In thermodynamics, we have a whole bunch of variables: $E, T, S, V, p, N$, etc. However, they are not all independent. It is found experimentally (or from statistical mechanics) that assuming that the number of particles $N$ is fixed (for simplicity), you can only fix two variables, and the rest depend on those. Of course, you can pick any two variables to fix; which ones you choose is related to the experimental situation you're considering. For example, physicists tend to like isolated systems, so that fixing $V$ and $S$ is feasible, while in chemistry things are often exposed to the atmosphere, so that $T$ and $p$ just come from the air.

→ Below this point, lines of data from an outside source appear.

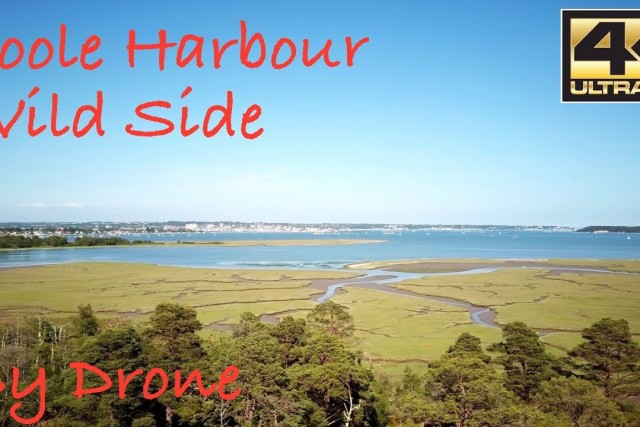 Poole Harbour – Wild Side 4K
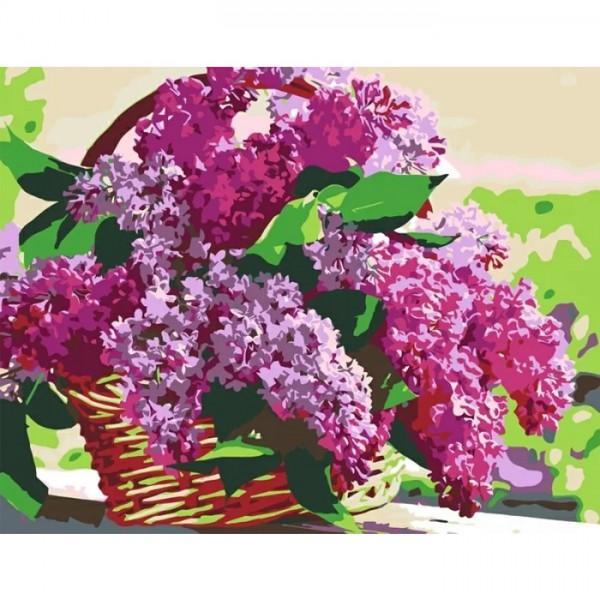 Rosa комплект за Рисуване по Номера с Акрилни Бои : Люляк в Кошница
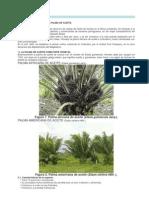 Cultivo de La Palma Aceitera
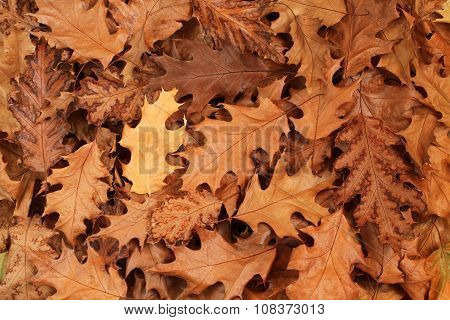 Autumn leaves background - dried brown oak leaves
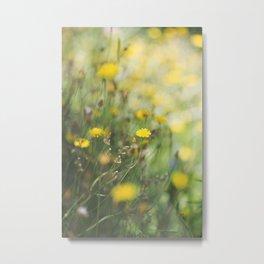 Dandelion flowers Metal Print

When we write $E(S,V)$, we are not saying that the energy is independent of the temperature. We're just saying that right now, we're choosing to write it mathematically as a function of $S$ and $V$. We can do some variable substitutions and write it as $E(T,V)$ if you want: the physical quantity is the same, but the formula is different. You can use any pair of independent variables, but quantities tend to have "natural" variables in terms of which they are expressed most easily. This is clear from the first law: using $S$ and $V$ as independent variables, the partial derivatives of the energy are

$$\frac{\partial E}{\partial S}\bigg|_V = T(S,V) \quad \text{and} \quad \frac{\partial E}{\partial V}\bigg|_S = -p(S,V),$$

while $\partial E / \partial T |_V$ and $\partial E / \partial V |_T$ are more complicated and I don't feel like deriving them.

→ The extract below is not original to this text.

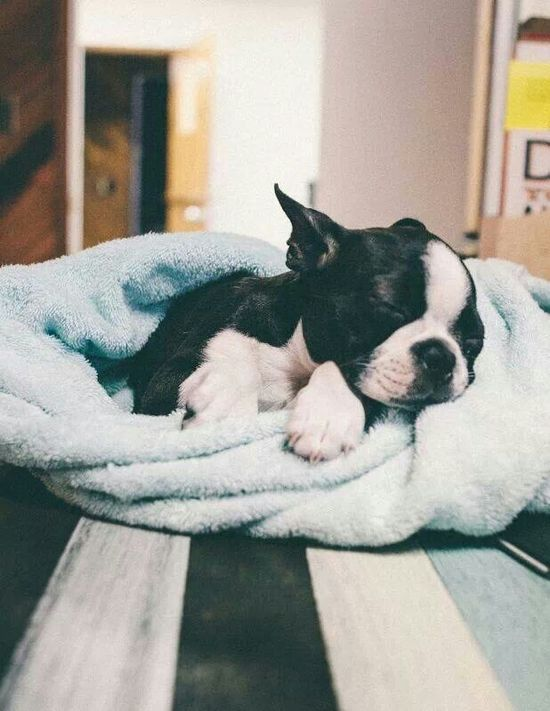 Baby #BostonTerrier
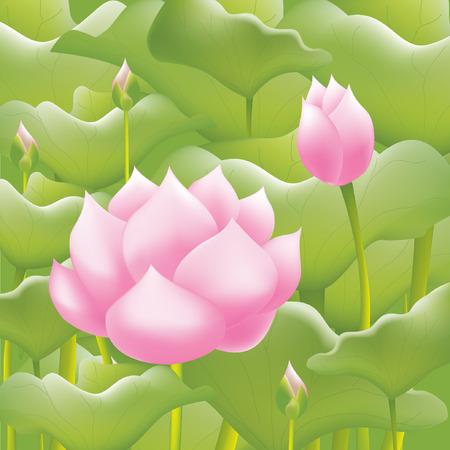water lilies: Pink water lilies lotus flower or water lilies background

Pay attention to what I wrote above, though: $T$ and $p$ are also functions of entropy and volume! They are not independent! Knowing that $\partial E / \partial S |_V = T$ is not the full picture, because we still don't know $T$ as a function of $S$ and $V$, but it's something. The actual expressions for all the functions depend on the precise system being considered: often, they don't have closed form expressions.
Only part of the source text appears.